Sanierung des bundeseigenen Schadow-Wohnhauses
der Abgeordneten Dr. Günter Rexrodt, Hans-Joachim Otto (Frankfurt), Ina Albowitz, Rainer Brüderle, Ernst Burgbacher, Jörg van Essen, Ulrike Flach, Paul K. Friedhoff, Horst Friedrich (Bayreuth), Rainer Funke, Joachim Günther (Plauen), Dr. Karlheinz Guttmacher, Klaus Haupt, Ulrich Heinrich, Dr. Heinrich L. Kolb, Gudrun Kopp, Jürgen Koppelin, Dirk Niebel, Cornelia Pieper, Dr. Irmgard Schwaetzer, Dr. Hermann Otto Solms, Carl-Ludwig Thiele, Dr. Wolfgang Gerhardt und der Fraktion der F.D.P.
Vorbemerkung
Seit Jahren verfällt das historisch bedeutsame Wohnhaus von Johann Gottfried Schadow, dem Schöpfer der Quadriga auf dem Brandenburger Tor.
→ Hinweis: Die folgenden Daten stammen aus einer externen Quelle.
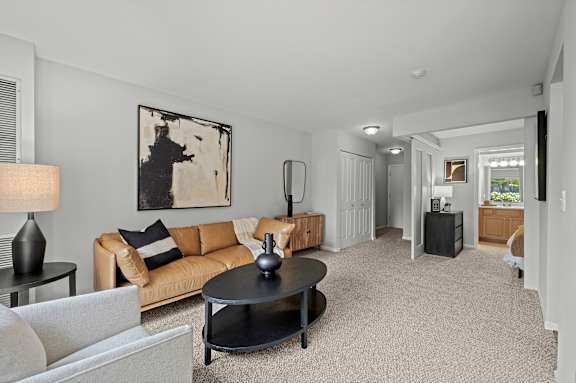 A living room with a couch, coffee table, and lamp.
Das Haus wurde im Jahre 1997 vom Land Berlin an den Bund übertragen.
Wir fragen die Bundesregierung:
Fragen6
Aufgrund welcher konkreter Vermögenszuordnungsansprüche ist das Schadow-Wohnhaus 1997 vom Land Berlin an den Bund übertragen worden?
Treffen Zeitungsberichte (Die Welt vom 16. Februar 2001) zu, dass bei Bauarbeiten im Auftrag des Bundes so unsachgemäß vorgegangen wurde, dass die Fassade des Schadow-Wohnhauses und die Supraporten beschädigt wurden?
Ist die Meldung zutreffend, dass der für den Schaden verantwortliche Bund für die Beseitigung der Schäden am Schadow-Wohnhaus nicht vollständig aufgekommen ist, so dass eine private Hilfsaktion notwendig wurde?
Ist es zutreffend, dass der Bund als Verfügungsberechtigter des Schadow-Wohnhauses nach dem Berliner Denkmalschutzgesetz verpflichtet ist, das Denkmal instand zu halten und vor Gefährdung zu schützen?
Wenn ja, wann gedenkt der Bund seinen gesetzlichen Verpflichtungen nachzukommen?
Wann wird die Bundesregierung eine Nutzungskonzeption für das Schadow-Wohnhaus vorlegen?